> [ACTIVITY]: Return every record below exactly as written.

Saved data entries:

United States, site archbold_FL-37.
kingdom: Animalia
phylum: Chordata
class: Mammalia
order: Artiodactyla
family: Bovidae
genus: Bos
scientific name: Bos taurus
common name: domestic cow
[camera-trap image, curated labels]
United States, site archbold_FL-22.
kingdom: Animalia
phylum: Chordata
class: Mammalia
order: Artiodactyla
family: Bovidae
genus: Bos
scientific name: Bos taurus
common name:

> [SOLVED EXERCISE]:
United States, site archbold_FL-37.
kingdom: Animalia
phylum: Chordata
class: Mammalia
order: Artiodactyla
family: Bovidae
genus: Bos
scientific name: Bos taurus
common name: domestic cow
[camera-trap image, curated labels]
United States, site archbold_FL-22.
kingdom: Animalia
phylum: Chordata
class: Mammalia
order: Artiodactyla
family: Bovidae
genus: Bos
scientific name: Bos taurus
common name:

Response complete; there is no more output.